Dear President Bush,
Much of the world has condemned the violence and called on the Sudanese government to end the slaughter. You and your administration have, properly, called the mass killing “genocide,” and urged a peace process.
But the horror in Darfur continues. Tens of thousands more have been displaced in the last month. Violence has intensified in Western Darfur. Meanwhile, millions of displaced people are giving up hope of returning to their homes.
The noble words of your administration and the outside world have not been enough to change the course of the Sudanese government.
The United States knows how to deploy its political power and influence. It is now time to put more political muscle behind the effort to end the genocide, and achieve a peaceful solution to this conflict.
One leverage point is normalization of relations with the Sudanese government. You and your administration should announce that the United States will not normalize its relationship with Sudan until the Sudanese government removes all obstacles to the full deployment of the multilateral United Nations-African Union peacekeeping operation (UNAMID), fully implements the Comprehensive Peace Agreement (CPA) and engages in good faith in a comprehensive, open and inclusive peace process in Darfur.
It is vital that the Sudanese government not be permitted to delay and derail UNAMID. A report in the International Herald Tribune succinctly captures the urgency of the situation:
“As Darfur smolders in the aftermath of a new government offensive, a long-sought peacekeeping force, expected to be the world’s largest, is in danger of failing even before it begins its mission because of bureaucratic delays, stonewalling by the Sudanese government and reluctance from troop-contributing countries to send peacekeeping forces into an active conflict.”
Rather than blaming the UN for delays, the United States should exercise leverage to accelerate the deployment of the personnel and resources that would make UNAMID into an effective force, and to overcome the Chinese government’s objections to deployment.
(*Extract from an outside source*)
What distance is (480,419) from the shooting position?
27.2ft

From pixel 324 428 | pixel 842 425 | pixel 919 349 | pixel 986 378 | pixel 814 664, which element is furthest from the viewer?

The United States has a complicated and interconnected relationship with China, but much more could be done to dissuade China from its ongoing support of the Sudanese government. The United States is willing to file claims against China at the World Trade Organization to protest failures to enforce patents, copyright and trademarks. Is it too much to ask for an equally robust effort to stop the slaughter of innocent human beings?
The U.S.’s Special Envoy for Sudan is the direct means for the United States to press Sudan to get peace negotiations jump-started and to remove obstacles to the full deployment of UNAMID. The Special Envoy’s office should be fully and adequately staffed, commensurate with the seriousness of his mission.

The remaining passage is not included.